Opportunities for new products exist all around us, in every market, even mature markets. This is because what is possible is always changing. New technologies are constantly emerging, new people with new talents join your company, and competitors come and go. The product manager must be able to quickly evaluate opportunities to decide which are promising and which are not, and for the ones that look appealing, which ones should be pursued, which are best left for others, and which ideas are not yet ready for productization.
In many companies, it just comes down from above that we really need to do this product. In other companies, the marketing organization determines what products are needed.
In either case, too often the process of deciding whether or not to build a product is left to intuition (or worse, a large customer will offer to fund a “special” and this becomes the basis for a product effort).
Typically someone on the business side or in marketing will create some form of a Market Requirements Document (MRD) that is intended to describe the problem to be solved, and usually includes a business justification as well. The purpose of the MRD is to describe the opportunity, not the solution. At least that’s the theory. In practice, many companies don’t really do MRD’s, or if they do, they’re essentially product specs that are called MRD’s. When true MRD’s are done, they suffer many of the same problems as PRD’s – they take too long to write, they aren’t read, and they often don’t answer the key questions they need to.
The result is that many product managers ignore the MRD. But the problem with not doing anything and just jumping right into the product is that it is generally a good idea to look before you leap. The challenge is to do this in a quick, lightweight, yet effective manner.
I consider this “Product Opportunity Assessment,” as I prefer to call it, an extremely important responsibility of the product manager. The purpose of a good product opportunity assessment is either to a) prevent the company from wasting time and money on poor opportunities; or b) for those that are good opportunities, to understand what will be required to succeed.
Fortunately, it’s really not that hard to do a useful product opportunity assessment. I ask product managers to answer ten fundamental questions:
1. Exactly what problem will this solve? (value proposition)
2. For whom do we solve that problem? (target market)
3. How big is the opportunity? (market size)
4. What alternatives are out there? (competitive landscape)
5. Why are we best suited to pursue this? (our differentiator)
6. Why now? (market window)
7. How will we get this product to market? (go-to-market strategy)
8. How will we measure success/make money from this product? (metrics/revenue strategy)
9. What factors are critical to success? (solution requirements)
10. Given the above, what’s the recommendation? (go or no-go)

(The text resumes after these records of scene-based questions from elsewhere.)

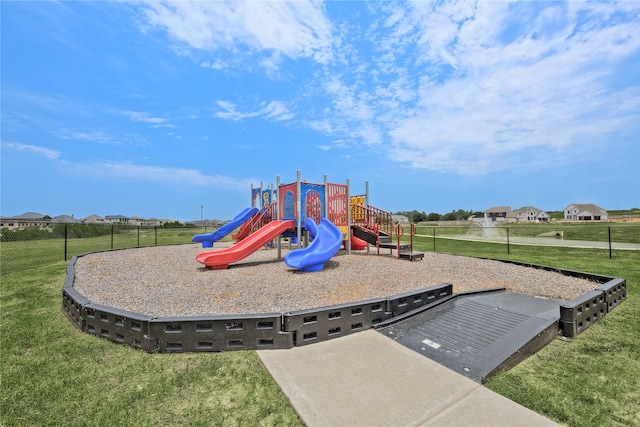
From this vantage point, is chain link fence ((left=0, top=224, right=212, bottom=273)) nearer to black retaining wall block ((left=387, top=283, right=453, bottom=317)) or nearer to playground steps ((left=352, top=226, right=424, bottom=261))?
playground steps ((left=352, top=226, right=424, bottom=261))

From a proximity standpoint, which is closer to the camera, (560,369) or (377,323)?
(560,369)

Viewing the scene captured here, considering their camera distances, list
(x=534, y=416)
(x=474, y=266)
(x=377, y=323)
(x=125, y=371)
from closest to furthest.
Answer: (x=534, y=416) < (x=125, y=371) < (x=377, y=323) < (x=474, y=266)

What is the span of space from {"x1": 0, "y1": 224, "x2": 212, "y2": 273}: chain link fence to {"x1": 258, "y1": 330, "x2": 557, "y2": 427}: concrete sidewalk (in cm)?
1245

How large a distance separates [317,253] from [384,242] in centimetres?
411

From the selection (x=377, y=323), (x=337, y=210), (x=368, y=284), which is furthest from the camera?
(x=337, y=210)

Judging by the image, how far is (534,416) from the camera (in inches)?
89.4

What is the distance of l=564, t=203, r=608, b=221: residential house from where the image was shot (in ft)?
237

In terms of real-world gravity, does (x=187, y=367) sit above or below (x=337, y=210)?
below

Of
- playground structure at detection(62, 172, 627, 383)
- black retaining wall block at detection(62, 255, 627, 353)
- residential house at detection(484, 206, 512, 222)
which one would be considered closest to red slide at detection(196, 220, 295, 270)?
playground structure at detection(62, 172, 627, 383)

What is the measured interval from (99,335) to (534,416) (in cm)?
507

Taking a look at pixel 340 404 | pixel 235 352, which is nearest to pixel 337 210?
pixel 235 352

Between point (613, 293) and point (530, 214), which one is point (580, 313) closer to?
point (613, 293)

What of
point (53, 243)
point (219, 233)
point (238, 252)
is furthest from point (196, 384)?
point (53, 243)

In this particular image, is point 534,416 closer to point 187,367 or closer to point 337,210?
point 187,367
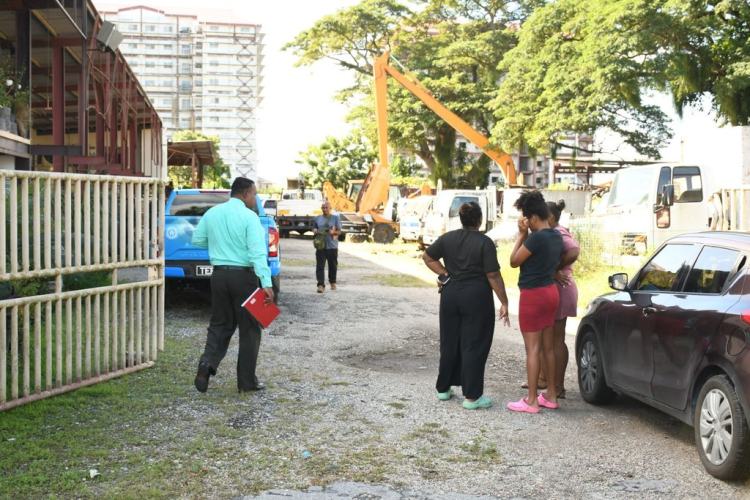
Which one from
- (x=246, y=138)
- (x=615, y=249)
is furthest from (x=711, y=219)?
(x=246, y=138)

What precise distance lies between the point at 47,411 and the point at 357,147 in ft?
219

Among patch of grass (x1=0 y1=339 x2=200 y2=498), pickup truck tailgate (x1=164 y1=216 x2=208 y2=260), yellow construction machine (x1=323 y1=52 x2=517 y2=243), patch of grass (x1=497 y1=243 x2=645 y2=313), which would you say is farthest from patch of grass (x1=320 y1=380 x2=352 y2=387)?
yellow construction machine (x1=323 y1=52 x2=517 y2=243)

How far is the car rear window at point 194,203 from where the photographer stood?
12250 millimetres

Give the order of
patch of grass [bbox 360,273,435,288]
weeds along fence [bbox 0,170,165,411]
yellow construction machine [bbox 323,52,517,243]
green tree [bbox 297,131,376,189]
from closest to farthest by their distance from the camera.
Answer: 1. weeds along fence [bbox 0,170,165,411]
2. patch of grass [bbox 360,273,435,288]
3. yellow construction machine [bbox 323,52,517,243]
4. green tree [bbox 297,131,376,189]

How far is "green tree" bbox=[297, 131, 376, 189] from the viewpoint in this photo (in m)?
70.8

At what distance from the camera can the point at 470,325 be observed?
6.69 m

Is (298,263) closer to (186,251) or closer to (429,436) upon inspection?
(186,251)

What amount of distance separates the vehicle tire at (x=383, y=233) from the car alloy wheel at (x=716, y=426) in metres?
28.9

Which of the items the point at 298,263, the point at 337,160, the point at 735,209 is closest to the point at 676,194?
the point at 735,209

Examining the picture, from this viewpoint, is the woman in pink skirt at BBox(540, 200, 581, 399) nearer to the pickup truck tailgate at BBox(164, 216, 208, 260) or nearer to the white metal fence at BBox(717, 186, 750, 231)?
the pickup truck tailgate at BBox(164, 216, 208, 260)

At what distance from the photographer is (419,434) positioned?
587cm

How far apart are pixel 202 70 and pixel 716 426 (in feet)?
408

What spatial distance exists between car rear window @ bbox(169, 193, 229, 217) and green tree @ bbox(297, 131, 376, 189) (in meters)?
58.1

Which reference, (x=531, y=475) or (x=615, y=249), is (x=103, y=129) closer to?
(x=615, y=249)
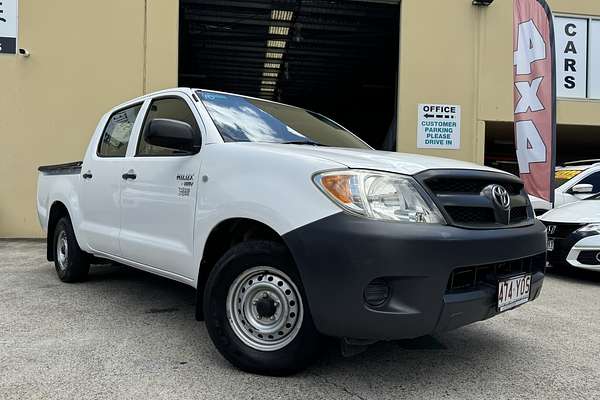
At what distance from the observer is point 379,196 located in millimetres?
2553

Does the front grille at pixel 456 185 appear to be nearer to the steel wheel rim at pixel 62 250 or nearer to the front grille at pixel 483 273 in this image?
the front grille at pixel 483 273

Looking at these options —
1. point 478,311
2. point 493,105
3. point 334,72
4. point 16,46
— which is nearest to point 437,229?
point 478,311

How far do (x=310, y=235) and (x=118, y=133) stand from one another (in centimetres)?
290

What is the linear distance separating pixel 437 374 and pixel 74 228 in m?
3.71

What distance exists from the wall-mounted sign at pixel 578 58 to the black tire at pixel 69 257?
1011 cm

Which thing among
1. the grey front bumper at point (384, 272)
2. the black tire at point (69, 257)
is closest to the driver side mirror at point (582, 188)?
the grey front bumper at point (384, 272)

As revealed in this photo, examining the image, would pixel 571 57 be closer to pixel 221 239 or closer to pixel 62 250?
pixel 221 239

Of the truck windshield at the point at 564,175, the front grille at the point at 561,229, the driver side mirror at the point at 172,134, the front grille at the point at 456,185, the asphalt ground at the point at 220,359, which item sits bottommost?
the asphalt ground at the point at 220,359

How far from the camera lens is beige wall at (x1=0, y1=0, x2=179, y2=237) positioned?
29.7 feet

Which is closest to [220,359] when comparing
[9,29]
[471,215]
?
Result: [471,215]

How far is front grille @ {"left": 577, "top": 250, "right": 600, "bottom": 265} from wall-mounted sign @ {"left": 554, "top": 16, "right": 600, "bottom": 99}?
6.01 m

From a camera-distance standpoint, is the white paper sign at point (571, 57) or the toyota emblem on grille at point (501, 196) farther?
the white paper sign at point (571, 57)

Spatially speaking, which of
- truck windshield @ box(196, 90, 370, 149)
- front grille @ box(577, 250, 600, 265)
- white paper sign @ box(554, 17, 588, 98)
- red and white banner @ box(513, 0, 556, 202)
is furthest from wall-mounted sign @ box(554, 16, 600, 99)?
truck windshield @ box(196, 90, 370, 149)

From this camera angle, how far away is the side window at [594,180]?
294 inches
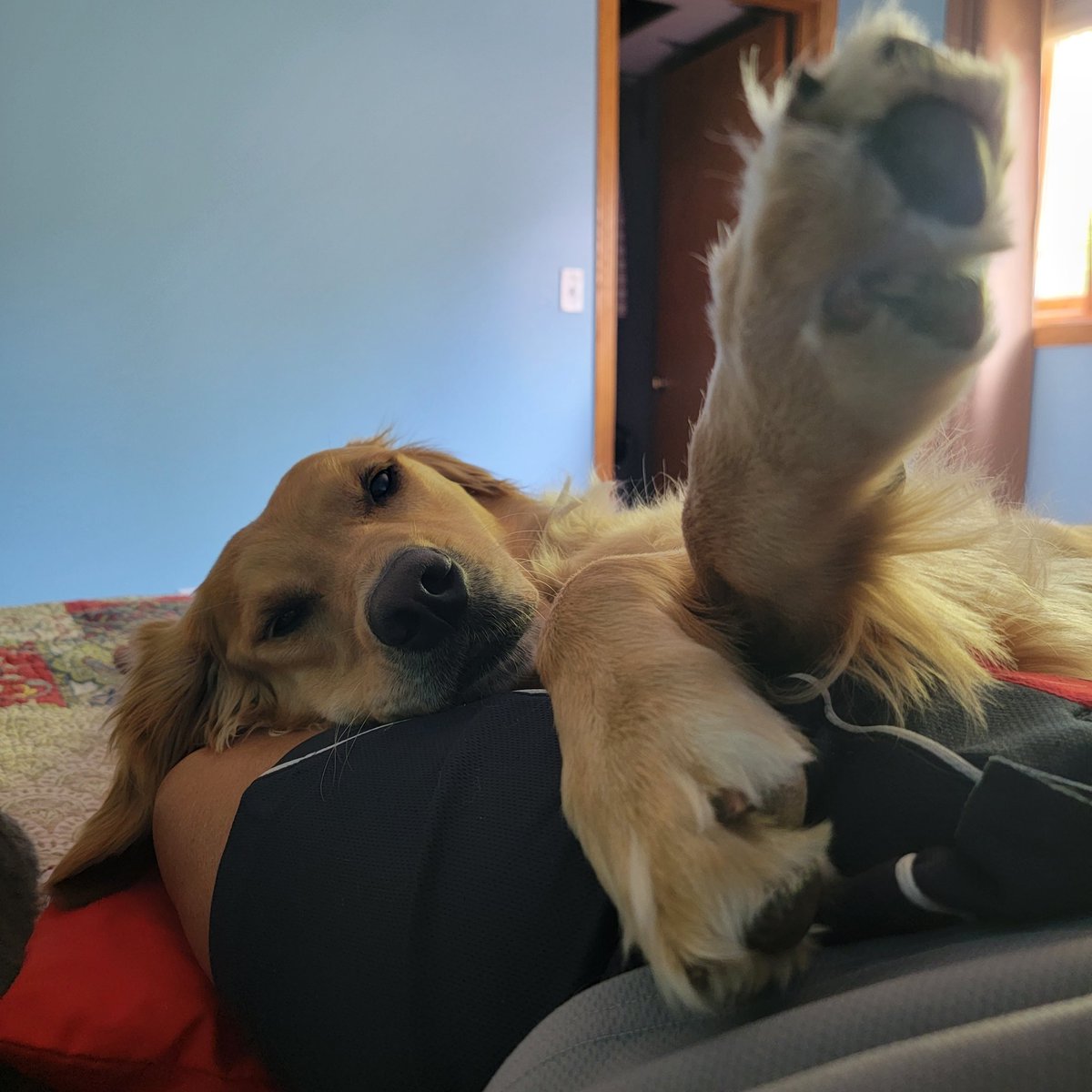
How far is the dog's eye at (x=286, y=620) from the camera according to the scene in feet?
3.75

The hardest question to answer is usually the first, which surprises people because it sounds like the easiest. But ask most product managers what problem their product is intended to solve, and you usually get a rambling list of features and capabilities, rather than the a crisp, clear and compelling statement of exactly the problem that’s solved.
Another difficult problem can be in assessing the size of the opportunity. You can get thoughts on this from industry analysts, trade associations, your finance staff, and from your own bottom up calculations. This is a topic in itself, but for now just remember to be conservative and realize that not every opportunity needs to be a billion dollar market.
The “go-to-market” strategy is especially important as that describes how this product would be sold, which can have very significant impact on the product requirements.
The solution requirements refer to any special needs or requirements that were identified during the investigation. Again, we’re not describing the product here but rather making clear any dependencies or constraints. For example, if this is a product that will be sold through system integrators, then these types of partners have requirements around extensibility of the products they deliver. Similarly, there may be branding or partnership requirements.
A product organization is all about pursuing good opportunities and providing great product solutions. Opportunities for new products are everywhere, and it is important that the product manager be able to effectively evaluate new opportunities and identify those that have the most potential for the company. It is just as important that bad product ideas get identified at this stage, before significant time and cost is lost chasing them. Choosing the right set of products to pursue is among the most important decisions a company will make.
It is important that the results of the product opportunity assessment be presented and discussed with senior management, and that the company make a clear go or no-go decision on whether to pursue a product to meet this opportunity. If you do decide to proceed, you will be much better informed as to what you are getting yourself into and what it will take to succeed.
So what do you do if the CEO tells you that this is what we’re doing, so just get to work on the product? First, realize that there are sometimes strategic reasons for doing a product, so you might need to pursue a product even when it’s unlikely to succeed in the market. That said, I have found that doing this lightweight, quick product opportunity assessment is still valuable in that I become much better informed about what this product involves. It is possible that what you learn will change your CEO’s opinion, but more likely it is a good opportunity, and your CEO was right to want to pursue it, but at least now you know what you’re up against if you are to succeed.